Extracted records:
━━━━━━━━━━━━━━━━

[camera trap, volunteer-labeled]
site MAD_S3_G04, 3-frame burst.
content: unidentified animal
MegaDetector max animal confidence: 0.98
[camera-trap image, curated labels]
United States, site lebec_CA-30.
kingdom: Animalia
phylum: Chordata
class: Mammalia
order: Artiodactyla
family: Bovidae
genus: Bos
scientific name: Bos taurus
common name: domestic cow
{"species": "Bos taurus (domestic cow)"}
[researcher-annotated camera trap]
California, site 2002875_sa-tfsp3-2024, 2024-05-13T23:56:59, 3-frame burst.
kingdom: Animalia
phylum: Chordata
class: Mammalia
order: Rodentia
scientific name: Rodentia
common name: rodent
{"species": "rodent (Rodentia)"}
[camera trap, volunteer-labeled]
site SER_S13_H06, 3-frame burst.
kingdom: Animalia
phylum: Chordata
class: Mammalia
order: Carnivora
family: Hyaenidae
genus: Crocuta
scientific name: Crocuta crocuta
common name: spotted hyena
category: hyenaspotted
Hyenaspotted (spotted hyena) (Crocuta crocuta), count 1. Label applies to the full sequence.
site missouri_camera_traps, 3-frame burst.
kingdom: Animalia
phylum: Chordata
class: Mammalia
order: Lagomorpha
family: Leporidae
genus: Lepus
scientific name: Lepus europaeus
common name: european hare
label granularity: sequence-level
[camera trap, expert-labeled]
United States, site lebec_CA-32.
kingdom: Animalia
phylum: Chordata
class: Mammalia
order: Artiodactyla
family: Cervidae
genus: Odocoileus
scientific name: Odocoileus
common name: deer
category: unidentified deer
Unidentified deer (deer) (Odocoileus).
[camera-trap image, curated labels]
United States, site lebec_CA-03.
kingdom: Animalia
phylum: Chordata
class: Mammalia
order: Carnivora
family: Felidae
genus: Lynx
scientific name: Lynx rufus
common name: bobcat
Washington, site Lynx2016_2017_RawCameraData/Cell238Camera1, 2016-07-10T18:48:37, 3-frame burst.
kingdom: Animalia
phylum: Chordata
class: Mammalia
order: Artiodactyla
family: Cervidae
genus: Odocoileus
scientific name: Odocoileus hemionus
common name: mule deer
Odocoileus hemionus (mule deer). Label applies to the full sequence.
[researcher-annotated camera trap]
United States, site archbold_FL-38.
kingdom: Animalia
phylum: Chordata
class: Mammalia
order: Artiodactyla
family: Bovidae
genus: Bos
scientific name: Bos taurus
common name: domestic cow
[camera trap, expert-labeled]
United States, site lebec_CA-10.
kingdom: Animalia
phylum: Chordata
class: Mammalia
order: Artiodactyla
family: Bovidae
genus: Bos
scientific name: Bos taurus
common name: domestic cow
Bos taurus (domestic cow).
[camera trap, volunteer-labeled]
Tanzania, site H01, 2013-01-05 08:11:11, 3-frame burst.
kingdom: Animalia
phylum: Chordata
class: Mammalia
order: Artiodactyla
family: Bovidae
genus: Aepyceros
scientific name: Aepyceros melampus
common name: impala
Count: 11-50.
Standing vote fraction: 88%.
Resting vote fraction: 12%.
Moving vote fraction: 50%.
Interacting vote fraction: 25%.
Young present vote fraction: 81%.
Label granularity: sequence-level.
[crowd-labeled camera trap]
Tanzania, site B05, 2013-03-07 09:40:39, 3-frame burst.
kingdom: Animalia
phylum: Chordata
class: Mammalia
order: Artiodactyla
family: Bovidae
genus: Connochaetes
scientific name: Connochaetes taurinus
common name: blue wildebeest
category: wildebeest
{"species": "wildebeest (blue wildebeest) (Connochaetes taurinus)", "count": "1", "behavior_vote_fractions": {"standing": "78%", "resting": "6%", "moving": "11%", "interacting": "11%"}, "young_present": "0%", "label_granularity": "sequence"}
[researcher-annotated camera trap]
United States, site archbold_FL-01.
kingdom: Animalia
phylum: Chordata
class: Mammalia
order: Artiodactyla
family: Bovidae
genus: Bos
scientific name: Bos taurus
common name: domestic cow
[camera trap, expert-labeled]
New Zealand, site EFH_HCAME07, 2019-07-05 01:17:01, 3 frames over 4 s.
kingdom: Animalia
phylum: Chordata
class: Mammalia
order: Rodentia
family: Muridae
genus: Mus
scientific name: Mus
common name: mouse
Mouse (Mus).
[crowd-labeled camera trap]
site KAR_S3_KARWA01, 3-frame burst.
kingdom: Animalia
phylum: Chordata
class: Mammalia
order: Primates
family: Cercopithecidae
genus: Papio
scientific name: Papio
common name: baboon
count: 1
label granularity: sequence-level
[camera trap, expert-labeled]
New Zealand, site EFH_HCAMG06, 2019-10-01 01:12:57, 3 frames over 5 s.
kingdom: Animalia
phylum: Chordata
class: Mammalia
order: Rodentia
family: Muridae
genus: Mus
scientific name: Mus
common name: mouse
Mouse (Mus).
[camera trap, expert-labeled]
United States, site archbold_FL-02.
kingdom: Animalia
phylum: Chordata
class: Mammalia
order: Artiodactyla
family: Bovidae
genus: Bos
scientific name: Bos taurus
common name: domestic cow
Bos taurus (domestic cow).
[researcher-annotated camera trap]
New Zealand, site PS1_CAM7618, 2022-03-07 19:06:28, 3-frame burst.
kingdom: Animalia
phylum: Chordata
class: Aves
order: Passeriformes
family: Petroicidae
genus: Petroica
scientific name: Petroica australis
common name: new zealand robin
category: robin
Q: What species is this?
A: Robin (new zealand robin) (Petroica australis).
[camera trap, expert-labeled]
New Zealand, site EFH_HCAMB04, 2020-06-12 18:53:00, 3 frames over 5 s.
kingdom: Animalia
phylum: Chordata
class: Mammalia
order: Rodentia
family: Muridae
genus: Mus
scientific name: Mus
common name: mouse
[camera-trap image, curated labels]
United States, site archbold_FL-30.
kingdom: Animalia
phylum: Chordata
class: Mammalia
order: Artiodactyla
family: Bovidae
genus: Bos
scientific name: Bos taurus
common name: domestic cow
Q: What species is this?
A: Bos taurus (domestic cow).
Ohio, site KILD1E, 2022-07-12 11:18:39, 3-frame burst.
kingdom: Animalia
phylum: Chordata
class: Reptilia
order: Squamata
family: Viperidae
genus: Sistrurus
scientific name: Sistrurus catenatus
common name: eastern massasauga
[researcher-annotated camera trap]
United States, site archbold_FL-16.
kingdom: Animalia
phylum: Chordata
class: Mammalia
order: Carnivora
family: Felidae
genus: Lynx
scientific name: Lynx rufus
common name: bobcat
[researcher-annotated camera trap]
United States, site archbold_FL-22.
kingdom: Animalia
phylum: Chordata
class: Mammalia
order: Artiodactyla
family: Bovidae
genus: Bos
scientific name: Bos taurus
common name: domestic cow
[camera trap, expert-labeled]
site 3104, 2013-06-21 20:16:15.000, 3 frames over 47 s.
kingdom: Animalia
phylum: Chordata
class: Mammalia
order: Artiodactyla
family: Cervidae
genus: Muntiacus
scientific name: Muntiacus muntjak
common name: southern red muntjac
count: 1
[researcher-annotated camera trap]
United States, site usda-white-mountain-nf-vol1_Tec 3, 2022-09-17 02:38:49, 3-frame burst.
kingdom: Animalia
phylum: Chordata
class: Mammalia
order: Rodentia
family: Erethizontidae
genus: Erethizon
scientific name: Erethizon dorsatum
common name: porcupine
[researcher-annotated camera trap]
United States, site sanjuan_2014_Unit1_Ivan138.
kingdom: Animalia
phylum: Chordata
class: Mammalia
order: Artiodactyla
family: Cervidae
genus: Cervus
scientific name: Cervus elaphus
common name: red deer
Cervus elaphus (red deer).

━━━━━━━━━━━━━━━━

* **PROMPT**:
Write out all the data again, exactly as it appears.

* **RESULT**:
[camera trap, volunteer-labeled]
site MAD_S3_G04, 3-frame burst.
content: unidentified animal
MegaDetector max animal confidence: 0.98
[camera-trap image, curated labels]
United States, site lebec_CA-30.
kingdom: Animalia
phylum: Chordata
class: Mammalia
order: Artiodactyla
family: Bovidae
genus: Bos
scientific name: Bos taurus
common name: domestic cow
{"species": "Bos taurus (domestic cow)"}
[researcher-annotated camera trap]
California, site 2002875_sa-tfsp3-2024, 2024-05-13T23:56:59, 3-frame burst.
kingdom: Animalia
phylum: Chordata
class: Mammalia
order: Rodentia
scientific name: Rodentia
common name: rodent
{"species": "rodent (Rodentia)"}
[camera trap, volunteer-labeled]
site SER_S13_H06, 3-frame burst.
kingdom: Animalia
phylum: Chordata
class: Mammalia
order: Carnivora
family: Hyaenidae
genus: Crocuta
scientific name: Crocuta crocuta
common name: spotted hyena
category: hyenaspotted
Hyenaspotted (spotted hyena) (Crocuta crocuta), count 1. Label applies to the full sequence.
site missouri_camera_traps, 3-frame burst.
kingdom: Animalia
phylum: Chordata
class: Mammalia
order: Lagomorpha
family: Leporidae
genus: Lepus
scientific name: Lepus europaeus
common name: european hare
label granularity: sequence-level
[camera trap, expert-labeled]
United States, site lebec_CA-32.
kingdom: Animalia
phylum: Chordata
class: Mammalia
order: Artiodactyla
family: Cervidae
genus: Odocoileus
scientific name: Odocoileus
common name: deer
category: unidentified deer
Unidentified deer (deer) (Odocoileus).
[camera-trap image, curated labels]
United States, site lebec_CA-03.
kingdom: Animalia
phylum: Chordata
class: Mammalia
order: Carnivora
family: Felidae
genus: Lynx
scientific name: Lynx rufus
common name: bobcat
Washington, site Lynx2016_2017_RawCameraData/Cell238Camera1, 2016-07-10T18:48:37, 3-frame burst.
kingdom: Animalia
phylum: Chordata
class: Mammalia
order: Artiodactyla
family: Cervidae
genus: Odocoileus
scientific name: Odocoileus hemionus
common name: mule deer
Odocoileus hemionus (mule deer). Label applies to the full sequence.
[researcher-annotated camera trap]
United States, site archbold_FL-38.
kingdom: Animalia
phylum: Chordata
class: Mammalia
order: Artiodactyla
family: Bovidae
genus: Bos
scientific name: Bos taurus
common name: domestic cow
[camera trap, expert-labeled]
United States, site lebec_CA-10.
kingdom: Animalia
phylum: Chordata
class: Mammalia
order: Artiodactyla
family: Bovidae
genus: Bos
scientific name: Bos taurus
common name: domestic cow
Bos taurus (domestic cow).
[camera trap, volunteer-labeled]
Tanzania, site H01, 2013-01-05 08:11:11, 3-frame burst.
kingdom: Animalia
phylum: Chordata
class: Mammalia
order: Artiodactyla
family: Bovidae
genus: Aepyceros
scientific name: Aepyceros melampus
common name: impala
Count: 11-50.
Standing vote fraction: 88%.
Resting vote fraction: 12%.
Moving vote fraction: 50%.
Interacting vote fraction: 25%.
Young present vote fraction: 81%.
Label granularity: sequence-level.
[crowd-labeled camera trap]
Tanzania, site B05, 2013-03-07 09:40:39, 3-frame burst.
kingdom: Animalia
phylum: Chordata
class: Mammalia
order: Artiodactyla
family: Bovidae
genus: Connochaetes
scientific name: Connochaetes taurinus
common name: blue wildebeest
category: wildebeest
{"species": "wildebeest (blue wildebeest) (Connochaetes taurinus)", "count": "1", "behavior_vote_fractions": {"standing": "78%", "resting": "6%", "moving": "11%", "interacting": "11%"}, "young_present": "0%", "label_granularity": "sequence"}
[researcher-annotated camera trap]
United States, site archbold_FL-01.
kingdom: Animalia
phylum: Chordata
class: Mammalia
order: Artiodactyla
family: Bovidae
genus: Bos
scientific name: Bos taurus
common name: domestic cow
[camera trap, expert-labeled]
New Zealand, site EFH_HCAME07, 2019-07-05 01:17:01, 3 frames over 4 s.
kingdom: Animalia
phylum: Chordata
class: Mammalia
order: Rodentia
family: Muridae
genus: Mus
scientific name: Mus
common name: mouse
Mouse (Mus).
[crowd-labeled camera trap]
site KAR_S3_KARWA01, 3-frame burst.
kingdom: Animalia
phylum: Chordata
class: Mammalia
order: Primates
family: Cercopithecidae
genus: Papio
scientific name: Papio
common name: baboon
count: 1
label granularity: sequence-level
[camera trap, expert-labeled]
New Zealand, site EFH_HCAMG06, 2019-10-01 01:12:57, 3 frames over 5 s.
kingdom: Animalia
phylum: Chordata
class: Mammalia
order: Rodentia
family: Muridae
genus: Mus
scientific name: Mus
common name: mouse
Mouse (Mus).
[camera trap, expert-labeled]
United States, site archbold_FL-02.
kingdom: Animalia
phylum: Chordata
class: Mammalia
order: Artiodactyla
family: Bovidae
genus: Bos
scientific name: Bos taurus
common name: domestic cow
Bos taurus (domestic cow).
[researcher-annotated camera trap]
New Zealand, site PS1_CAM7618, 2022-03-07 19:06:28, 3-frame burst.
kingdom: Animalia
phylum: Chordata
class: Aves
order: Passeriformes
family: Petroicidae
genus: Petroica
scientific name: Petroica australis
common name: new zealand robin
category: robin
Q: What species is this?
A: Robin (new zealand robin) (Petroica australis).
[camera trap, expert-labeled]
New Zealand, site EFH_HCAMB04, 2020-06-12 18:53:00, 3 frames over 5 s.
kingdom: Animalia
phylum: Chordata
class: Mammalia
order: Rodentia
family: Muridae
genus: Mus
scientific name: Mus
common name: mouse
[camera-trap image, curated labels]
United States, site archbold_FL-30.
kingdom: Animalia
phylum: Chordata
class: Mammalia
order: Artiodactyla
family: Bovidae
genus: Bos
scientific name: Bos taurus
common name: domestic cow
Q: What species is this?
A: Bos taurus (domestic cow).
Ohio, site KILD1E, 2022-07-12 11:18:39, 3-frame burst.
kingdom: Animalia
phylum: Chordata
class: Reptilia
order: Squamata
family: Viperidae
genus: Sistrurus
scientific name: Sistrurus catenatus
common name: eastern massasauga
[researcher-annotated camera trap]
United States, site archbold_FL-16.
kingdom: Animalia
phylum: Chordata
class: Mammalia
order: Carnivora
family: Felidae
genus: Lynx
scientific name: Lynx rufus
common name: bobcat
[researcher-annotated camera trap]
United States, site archbold_FL-22.
kingdom: Animalia
phylum: Chordata
class: Mammalia
order: Artiodactyla
family: Bovidae
genus: Bos
scientific name: Bos taurus
common name: domestic cow
[camera trap, expert-labeled]
site 3104, 2013-06-21 20:16:15.000, 3 frames over 47 s.
kingdom: Animalia
phylum: Chordata
class: Mammalia
order: Artiodactyla
family: Cervidae
genus: Muntiacus
scientific name: Muntiacus muntjak
common name: southern red muntjac
count: 1
[researcher-annotated camera trap]
United States, site usda-white-mountain-nf-vol1_Tec 3, 2022-09-17 02:38:49, 3-frame burst.
kingdom: Animalia
phylum: Chordata
class: Mammalia
order: Rodentia
family: Erethizontidae
genus: Erethizon
scientific name: Erethizon dorsatum
common name: porcupine
[researcher-annotated camera trap]
United States, site sanjuan_2014_Unit1_Ivan138.
kingdom: Animalia
phylum: Chordata
class: Mammalia
order: Artiodactyla
family: Cervidae
genus: Cervus
scientific name: Cervus elaphus
common name: red deer
Cervus elaphus (red deer).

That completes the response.